Craig Campbell - The Lost Files: Exhibit A
THE LOST FILES, released on Craig Campbell’s own label, Grindstone Recordings, shows us a mature artist. Stronger, more dynamic vocals, intelligent and rich narratives, and bigger, more trad-country arrangements are just some of the ways the Georgia-born singer is letting us know he’s grown up a bit in the last few years. One of the most noticeable aspects of Craig’s evolution as an artist, though, is his confidence, which feels elevated almost to the point of swagger on this 16-track collection. This suits him. While his natural vocal register is still on the smoother side, we hear a complete lack of fear or hesitation in his singing this time around. An album that is a rare delight in a crowded marketplace, the mix of classic country music and modern composition in ways that are really swooningly rendered and out of time, is a perfect bridge between tradition and the future. He is a fine songwriter, and he’s contributed several good ones here, having co-written eleven songs. The honesty and good intent encompassing the whole of this set elevates them to a rarified position where endearing melodies and words of affirmation and integrity find a common bond, and ought to be applauded. His most honest music yet, Craig never disappoints, as he takes his musical game to a new level. It’s the culmination of a dozen years of genre experiments, while chasing commercial success with several different label affiliations, and an artist freely following his every whim.
As the title suggests, these songs and recordings are taken from various sessions over the past five years, since the release of his SEE YOU TRY EP for Red Bow Records in 2018. The hammering twang of guitars, sawing fiddles and pedal steel, makes it feel like a dancing record, but if you listen closely, you’ll also hear sensitive tales of heartache and Craig’s own sweet memories of small-town, rural Georgia. He delivers a gut punch with the defiant Lot To Live Up To, as he reminisces back to his early days of starting out as a budding country singer in Lyons, Georgia. He pays tribute to the singers that influenced him, Keith Whitley, Waylon and Willie, and especially Travis Tritt, who joins him on this rockin’ country tune. Driven by electric guitars and pounding bass, Craig’s organic production makes the most of Johnny’s Cash. His powerful voice, gritty and soulful one moment, then effortlessly spiraling up into feverish crescendos the next, carries this gutsy tale of family secrets and a poor country boy’s unexpected inheritance. That’s What A Song’ll Do is a taut, punchy, party-ready soundtrack to how crucial music can be in our lives, from romantic entanglements to roof-raising church services.

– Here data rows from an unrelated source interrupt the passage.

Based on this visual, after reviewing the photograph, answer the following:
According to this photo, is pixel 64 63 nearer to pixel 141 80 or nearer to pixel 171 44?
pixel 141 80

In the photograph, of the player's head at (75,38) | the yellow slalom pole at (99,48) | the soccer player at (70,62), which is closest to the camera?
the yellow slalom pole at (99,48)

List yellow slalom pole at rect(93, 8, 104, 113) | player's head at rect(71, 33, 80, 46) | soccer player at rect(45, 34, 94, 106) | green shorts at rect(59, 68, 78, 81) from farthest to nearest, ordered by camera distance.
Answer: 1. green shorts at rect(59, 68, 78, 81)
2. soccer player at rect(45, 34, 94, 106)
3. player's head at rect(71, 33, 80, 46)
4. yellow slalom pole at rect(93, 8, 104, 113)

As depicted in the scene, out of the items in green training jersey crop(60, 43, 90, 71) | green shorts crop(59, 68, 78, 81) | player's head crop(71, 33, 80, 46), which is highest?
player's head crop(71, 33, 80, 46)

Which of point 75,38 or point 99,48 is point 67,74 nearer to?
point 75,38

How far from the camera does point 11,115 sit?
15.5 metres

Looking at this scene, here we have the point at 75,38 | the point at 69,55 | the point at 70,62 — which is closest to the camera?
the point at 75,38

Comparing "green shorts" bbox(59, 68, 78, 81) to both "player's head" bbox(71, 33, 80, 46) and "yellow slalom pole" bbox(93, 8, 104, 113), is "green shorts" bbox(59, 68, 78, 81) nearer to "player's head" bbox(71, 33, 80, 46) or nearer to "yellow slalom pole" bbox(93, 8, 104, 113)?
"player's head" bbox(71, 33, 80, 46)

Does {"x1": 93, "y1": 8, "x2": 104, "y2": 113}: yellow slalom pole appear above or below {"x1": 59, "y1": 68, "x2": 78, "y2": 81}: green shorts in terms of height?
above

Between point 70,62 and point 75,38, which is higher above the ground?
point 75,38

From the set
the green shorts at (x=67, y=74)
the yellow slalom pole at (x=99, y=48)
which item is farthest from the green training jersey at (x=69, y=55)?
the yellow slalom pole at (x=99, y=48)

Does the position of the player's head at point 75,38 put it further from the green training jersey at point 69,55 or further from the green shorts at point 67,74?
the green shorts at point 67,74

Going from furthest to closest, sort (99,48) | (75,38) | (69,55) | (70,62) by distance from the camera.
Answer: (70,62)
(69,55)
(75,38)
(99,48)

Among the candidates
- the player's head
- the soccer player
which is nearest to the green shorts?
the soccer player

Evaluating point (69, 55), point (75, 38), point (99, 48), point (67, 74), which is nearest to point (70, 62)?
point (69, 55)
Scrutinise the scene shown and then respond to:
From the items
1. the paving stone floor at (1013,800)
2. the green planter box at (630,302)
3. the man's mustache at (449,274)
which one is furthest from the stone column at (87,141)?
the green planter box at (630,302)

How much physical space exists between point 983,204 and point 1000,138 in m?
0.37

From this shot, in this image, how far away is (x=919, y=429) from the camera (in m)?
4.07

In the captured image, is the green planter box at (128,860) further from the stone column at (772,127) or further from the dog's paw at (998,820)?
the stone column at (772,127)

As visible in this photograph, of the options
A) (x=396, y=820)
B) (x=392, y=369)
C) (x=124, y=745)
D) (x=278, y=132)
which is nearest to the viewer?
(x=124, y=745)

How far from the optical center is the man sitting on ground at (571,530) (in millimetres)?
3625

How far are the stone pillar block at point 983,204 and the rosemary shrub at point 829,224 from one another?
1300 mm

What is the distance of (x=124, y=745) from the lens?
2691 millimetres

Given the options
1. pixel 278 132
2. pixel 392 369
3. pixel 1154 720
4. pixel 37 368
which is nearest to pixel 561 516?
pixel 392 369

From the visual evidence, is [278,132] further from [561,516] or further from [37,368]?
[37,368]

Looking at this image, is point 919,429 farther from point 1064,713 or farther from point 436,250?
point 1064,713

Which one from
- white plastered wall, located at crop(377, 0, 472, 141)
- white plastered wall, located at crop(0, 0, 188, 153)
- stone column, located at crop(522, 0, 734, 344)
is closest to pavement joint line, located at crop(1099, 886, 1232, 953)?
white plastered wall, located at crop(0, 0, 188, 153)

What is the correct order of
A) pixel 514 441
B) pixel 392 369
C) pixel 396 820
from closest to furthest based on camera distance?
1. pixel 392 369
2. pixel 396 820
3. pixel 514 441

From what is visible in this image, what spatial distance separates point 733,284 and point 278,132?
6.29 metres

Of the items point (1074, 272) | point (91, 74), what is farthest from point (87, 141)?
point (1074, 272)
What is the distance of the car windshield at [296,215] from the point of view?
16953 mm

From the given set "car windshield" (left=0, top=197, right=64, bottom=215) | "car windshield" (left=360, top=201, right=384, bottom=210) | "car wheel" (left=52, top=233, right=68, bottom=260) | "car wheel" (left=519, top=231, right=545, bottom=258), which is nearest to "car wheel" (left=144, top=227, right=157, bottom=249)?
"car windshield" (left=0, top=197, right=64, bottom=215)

Although Craig’s fluent approach mostly maintains its unerring energy throughout this set, there are more measured moments as well. It's About Time allows him to explore the country crooner territory a bit more. His melodic voice elevates the lyrics, drawing the listener into his narrative of intimate memories and romantic feelings. Listeners should also likely enjoy Sounds Like A Small Town, a swirling ballad about growing up in the country. This does indeed sound like a forgotten soft country gem from the early 1990s; a gentle earworm with swooning pedal steel that will make you want to sway hand-in-hand with a loved one. It’s not all smooth romance here, though. In their Church Clothes, Craig and his wife, Mindy Ellis Campbell, each sing their own verses about the realities of a disintegrating marriage, before joining forces during the chorus. Playing out the roles of a couple going through the motions of domestic bliss outside the home, whilst inside they live in a hostile environment of hardly speaking and sleeping separately. It’s a heartbreaking story, and in the hands of most people it would be devastating, but here it’s almost … beautiful.
God And The Ground is a sad ballad of heartbreak and nostalgia, with Craig using his religious upbringing to great effect, with a voice that sounds simultaneously fragile and utterly convinced of its emotional power. The lyric tells of the old farmer missing his recently departed wife and finding it tough to move on. Craig shines with a voice that has a sweetness which cuts through the song’s darkest moments. Elsewhere on THE LOST FILES, he gives us compelling stories he’s compiled from his travels, set to vibrant country melodies. That, then, is the secret to Craig Campbell’s uniqueness, his ability to find common ground between traditional country, and a more modern mainstream mantra.